Though it might seem like a long shot for the Dolphins to win their first Super Bowl since 1973, the reality is they are in the best position to win a title of all the professional teams in Miami. It's sad, but true.

Ryan Tannehill is back. The Dolphins have "their guys" now, eliminating an excuse for past losses that coach Adam Gase has been quick to use. And the Dolphins play a sport where it's much easier to shock the world with a hot month of play.

The same can't be said for the other teams in Miami. They aren't close to resembling championship teams and don't have the luxury of playing a sport that allows seemingly average teams to be title contenders.

The Miami Marlins are a bus trip, ferry ride, and helicopter flight from anything resembling a championship season. With Derek Jeter and company starting over, this season should be considered the first of what will likely be many tough, growing-pain seasons before the Marlins are playing in October again.

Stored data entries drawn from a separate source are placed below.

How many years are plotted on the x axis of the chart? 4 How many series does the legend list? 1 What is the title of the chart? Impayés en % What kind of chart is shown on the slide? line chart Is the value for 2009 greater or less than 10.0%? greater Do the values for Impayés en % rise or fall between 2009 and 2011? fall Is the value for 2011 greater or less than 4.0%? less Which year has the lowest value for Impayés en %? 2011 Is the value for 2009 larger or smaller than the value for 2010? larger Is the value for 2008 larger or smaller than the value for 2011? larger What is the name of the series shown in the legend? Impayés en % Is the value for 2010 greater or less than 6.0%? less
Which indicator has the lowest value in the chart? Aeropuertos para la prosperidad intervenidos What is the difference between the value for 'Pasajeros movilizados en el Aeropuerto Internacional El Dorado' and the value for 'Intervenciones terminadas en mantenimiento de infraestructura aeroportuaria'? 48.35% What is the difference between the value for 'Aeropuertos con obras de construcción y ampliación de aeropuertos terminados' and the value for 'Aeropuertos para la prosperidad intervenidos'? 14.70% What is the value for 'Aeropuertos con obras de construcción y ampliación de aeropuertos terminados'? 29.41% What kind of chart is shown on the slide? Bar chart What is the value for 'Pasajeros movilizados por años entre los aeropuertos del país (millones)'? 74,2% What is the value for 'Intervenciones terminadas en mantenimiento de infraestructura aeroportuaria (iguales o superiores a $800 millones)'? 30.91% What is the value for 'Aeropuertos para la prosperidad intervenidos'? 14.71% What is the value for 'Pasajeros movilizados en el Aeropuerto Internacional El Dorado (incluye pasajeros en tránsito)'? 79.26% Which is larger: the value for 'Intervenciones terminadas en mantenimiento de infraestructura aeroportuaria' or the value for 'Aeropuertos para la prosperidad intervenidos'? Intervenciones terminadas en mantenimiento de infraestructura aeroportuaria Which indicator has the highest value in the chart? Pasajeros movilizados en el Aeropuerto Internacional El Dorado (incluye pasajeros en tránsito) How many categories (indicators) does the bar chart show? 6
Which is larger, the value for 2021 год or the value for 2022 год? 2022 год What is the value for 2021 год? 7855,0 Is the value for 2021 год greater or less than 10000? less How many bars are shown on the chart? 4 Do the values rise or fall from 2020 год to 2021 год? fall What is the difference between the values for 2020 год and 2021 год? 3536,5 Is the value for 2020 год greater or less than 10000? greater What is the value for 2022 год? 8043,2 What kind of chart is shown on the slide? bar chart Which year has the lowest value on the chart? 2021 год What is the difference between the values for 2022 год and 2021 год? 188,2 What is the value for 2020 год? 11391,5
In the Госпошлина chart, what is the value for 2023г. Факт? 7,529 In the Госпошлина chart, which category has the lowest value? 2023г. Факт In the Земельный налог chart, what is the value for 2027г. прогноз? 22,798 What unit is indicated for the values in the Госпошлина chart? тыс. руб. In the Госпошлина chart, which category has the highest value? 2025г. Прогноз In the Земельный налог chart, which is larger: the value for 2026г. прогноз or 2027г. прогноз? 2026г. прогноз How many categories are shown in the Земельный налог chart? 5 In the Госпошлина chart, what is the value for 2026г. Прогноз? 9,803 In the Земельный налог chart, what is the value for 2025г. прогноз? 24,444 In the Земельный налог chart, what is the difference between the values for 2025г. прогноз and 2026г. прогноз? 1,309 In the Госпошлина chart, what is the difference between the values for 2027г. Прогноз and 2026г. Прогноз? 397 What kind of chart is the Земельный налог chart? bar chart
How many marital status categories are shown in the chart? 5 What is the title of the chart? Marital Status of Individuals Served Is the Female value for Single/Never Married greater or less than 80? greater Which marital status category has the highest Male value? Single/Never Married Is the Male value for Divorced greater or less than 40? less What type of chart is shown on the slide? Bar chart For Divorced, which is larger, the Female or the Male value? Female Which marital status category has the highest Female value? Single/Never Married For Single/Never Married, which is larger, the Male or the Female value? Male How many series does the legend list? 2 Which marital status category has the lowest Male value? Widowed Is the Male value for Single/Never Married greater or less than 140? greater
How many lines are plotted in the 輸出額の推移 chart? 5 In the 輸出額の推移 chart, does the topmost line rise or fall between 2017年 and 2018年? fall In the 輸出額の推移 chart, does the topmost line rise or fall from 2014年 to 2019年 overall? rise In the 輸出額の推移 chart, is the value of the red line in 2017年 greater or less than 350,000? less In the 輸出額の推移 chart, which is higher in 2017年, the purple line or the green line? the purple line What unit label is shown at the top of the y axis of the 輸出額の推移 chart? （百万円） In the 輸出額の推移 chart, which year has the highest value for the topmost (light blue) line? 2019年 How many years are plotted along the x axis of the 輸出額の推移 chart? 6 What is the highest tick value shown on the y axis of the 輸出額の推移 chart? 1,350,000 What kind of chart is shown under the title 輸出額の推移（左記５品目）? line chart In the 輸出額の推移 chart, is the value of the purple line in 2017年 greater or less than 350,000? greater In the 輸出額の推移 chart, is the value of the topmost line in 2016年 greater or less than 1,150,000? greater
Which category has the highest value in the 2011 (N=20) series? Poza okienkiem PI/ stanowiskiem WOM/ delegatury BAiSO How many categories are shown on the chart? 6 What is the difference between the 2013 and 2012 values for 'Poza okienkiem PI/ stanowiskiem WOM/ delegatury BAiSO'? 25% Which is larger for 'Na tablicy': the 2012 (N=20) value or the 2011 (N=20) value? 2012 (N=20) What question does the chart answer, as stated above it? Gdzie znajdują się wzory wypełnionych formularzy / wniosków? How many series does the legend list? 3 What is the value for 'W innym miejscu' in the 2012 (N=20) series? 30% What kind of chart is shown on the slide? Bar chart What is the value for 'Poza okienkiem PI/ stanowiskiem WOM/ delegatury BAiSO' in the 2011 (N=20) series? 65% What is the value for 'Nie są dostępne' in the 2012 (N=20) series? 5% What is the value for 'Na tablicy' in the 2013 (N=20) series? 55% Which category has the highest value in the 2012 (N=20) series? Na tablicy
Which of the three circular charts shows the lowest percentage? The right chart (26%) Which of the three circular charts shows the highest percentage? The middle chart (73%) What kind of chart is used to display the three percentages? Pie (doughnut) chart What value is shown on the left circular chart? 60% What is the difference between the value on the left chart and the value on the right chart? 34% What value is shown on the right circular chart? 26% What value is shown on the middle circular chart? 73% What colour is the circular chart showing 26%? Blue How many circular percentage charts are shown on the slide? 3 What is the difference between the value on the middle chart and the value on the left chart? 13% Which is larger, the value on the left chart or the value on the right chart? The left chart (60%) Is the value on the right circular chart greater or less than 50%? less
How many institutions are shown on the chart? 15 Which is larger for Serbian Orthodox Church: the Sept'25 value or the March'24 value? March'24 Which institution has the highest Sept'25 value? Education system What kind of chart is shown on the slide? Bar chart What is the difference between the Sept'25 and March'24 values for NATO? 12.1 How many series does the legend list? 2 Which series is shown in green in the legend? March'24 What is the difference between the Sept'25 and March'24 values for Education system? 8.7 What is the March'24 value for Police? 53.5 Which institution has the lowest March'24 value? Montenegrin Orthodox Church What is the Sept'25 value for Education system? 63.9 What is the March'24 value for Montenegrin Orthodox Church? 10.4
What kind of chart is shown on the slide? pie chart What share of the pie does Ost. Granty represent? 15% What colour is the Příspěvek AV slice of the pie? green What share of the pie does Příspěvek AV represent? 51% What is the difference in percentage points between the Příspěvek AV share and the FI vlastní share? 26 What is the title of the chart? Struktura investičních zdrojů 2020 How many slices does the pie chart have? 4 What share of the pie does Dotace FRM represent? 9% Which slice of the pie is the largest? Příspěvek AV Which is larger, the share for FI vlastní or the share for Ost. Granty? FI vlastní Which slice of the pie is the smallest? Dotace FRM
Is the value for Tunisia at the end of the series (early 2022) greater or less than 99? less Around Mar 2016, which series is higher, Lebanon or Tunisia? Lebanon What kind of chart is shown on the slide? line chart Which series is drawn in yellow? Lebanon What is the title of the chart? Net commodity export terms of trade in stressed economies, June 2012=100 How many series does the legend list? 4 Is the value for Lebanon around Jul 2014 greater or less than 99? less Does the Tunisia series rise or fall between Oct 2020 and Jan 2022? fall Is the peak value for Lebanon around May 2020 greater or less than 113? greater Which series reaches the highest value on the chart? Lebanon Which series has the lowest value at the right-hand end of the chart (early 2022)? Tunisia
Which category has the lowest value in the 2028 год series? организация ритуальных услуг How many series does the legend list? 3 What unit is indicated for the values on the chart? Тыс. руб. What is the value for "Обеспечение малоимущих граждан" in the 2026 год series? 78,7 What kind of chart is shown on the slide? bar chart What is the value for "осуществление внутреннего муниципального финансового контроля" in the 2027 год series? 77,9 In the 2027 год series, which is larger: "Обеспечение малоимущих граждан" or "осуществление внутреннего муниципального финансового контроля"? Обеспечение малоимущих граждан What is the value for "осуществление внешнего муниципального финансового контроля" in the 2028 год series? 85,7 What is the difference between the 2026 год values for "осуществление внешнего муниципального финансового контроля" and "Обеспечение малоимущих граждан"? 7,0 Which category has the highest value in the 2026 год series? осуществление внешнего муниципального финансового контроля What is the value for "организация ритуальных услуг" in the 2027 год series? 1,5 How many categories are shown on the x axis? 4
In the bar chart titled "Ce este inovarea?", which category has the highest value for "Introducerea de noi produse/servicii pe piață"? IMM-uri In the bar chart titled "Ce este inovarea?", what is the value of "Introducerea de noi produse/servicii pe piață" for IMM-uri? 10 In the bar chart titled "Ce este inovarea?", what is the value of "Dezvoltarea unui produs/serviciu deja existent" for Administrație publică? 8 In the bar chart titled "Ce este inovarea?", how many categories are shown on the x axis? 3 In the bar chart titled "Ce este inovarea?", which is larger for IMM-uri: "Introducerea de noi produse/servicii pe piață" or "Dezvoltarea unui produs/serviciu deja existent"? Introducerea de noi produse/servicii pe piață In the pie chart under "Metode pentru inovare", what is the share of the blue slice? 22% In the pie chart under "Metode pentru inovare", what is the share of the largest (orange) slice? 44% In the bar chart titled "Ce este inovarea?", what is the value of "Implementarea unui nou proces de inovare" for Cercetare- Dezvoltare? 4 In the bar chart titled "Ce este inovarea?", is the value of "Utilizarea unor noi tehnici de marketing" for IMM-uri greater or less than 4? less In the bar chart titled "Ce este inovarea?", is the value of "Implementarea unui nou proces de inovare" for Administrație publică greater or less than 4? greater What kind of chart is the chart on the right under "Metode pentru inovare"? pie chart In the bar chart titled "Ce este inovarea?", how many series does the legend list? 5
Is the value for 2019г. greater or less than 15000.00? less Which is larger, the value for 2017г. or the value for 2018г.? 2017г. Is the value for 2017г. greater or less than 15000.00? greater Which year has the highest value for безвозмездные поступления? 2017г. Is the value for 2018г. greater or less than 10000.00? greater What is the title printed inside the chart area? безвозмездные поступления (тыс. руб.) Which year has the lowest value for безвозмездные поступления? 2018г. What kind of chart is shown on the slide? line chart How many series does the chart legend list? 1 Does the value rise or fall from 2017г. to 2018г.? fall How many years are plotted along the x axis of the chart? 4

Yes, the Marlins have two titles, both in seasons when they were the wildcard team, but those teams were stacked and received some help at the trade deadline. This Marlins team would need a miracle, not just a closer or a power-hitting outfielder, to make a World Series run.

The Miami Heat might seem like the best bet to win a title in the short term, but objects in the rear-view mirror appear closer than they truly are. The Heat is caught in the worst place to be in the NBA — the middle — with 42-40 seasons and a ceiling of, well, more 42-40 seasons. Bad contracts are being paid to role players, and big contracts are being paid to players the Heat would love to trade.

That's no way to live, and it's definitely no way to catch lightning in a bottle and win 16 postseason games in today's NBA. The Heat was lucky to win one game in the playoffs against the Philadelphia 76ers last season. It's highly unlikely they put a team together in the next five seasons that can rocket to the level of play the elite teams occupy these days. 

All of that leaves the Miami Dolphins, somehow. The experts think the Fins will flat-out suck. Nearly every publication that has put out a power ranking or 2019 mock draft has the Dolphins pegged as one of the worst teams in the NFL this season. But when it comes to football, anything can happen.

It's not at all odd for a team to win a Super Bowl coming off a wildcard berth. It's happened numerous times in the past decade alone. Realistically, the Dolphins don't even need to beat the Patriots in the AFC East. The Fins simply have to beat New England once, maybe, if the two teams were ever to meet in the playoffs.

In football, teams must win only once to move on. Could the Heat beat the Warriors once in June? It's not likely, but it could happen. Unfortunately, Miami would have to beat Golden State three more times to win a title. That is why the best team in the league wins an NBA title more often than the best team in the NFL wins a Super Bowl: It's about who's hot as much as it's about who's the best.

With football on the horizon, it might seem as if the Dolphins have no shot at a title, but if you look around, they're actually closer than anyone else. That says a lot more about everyone else than it does about the Fins, but that doesn't make it untrue.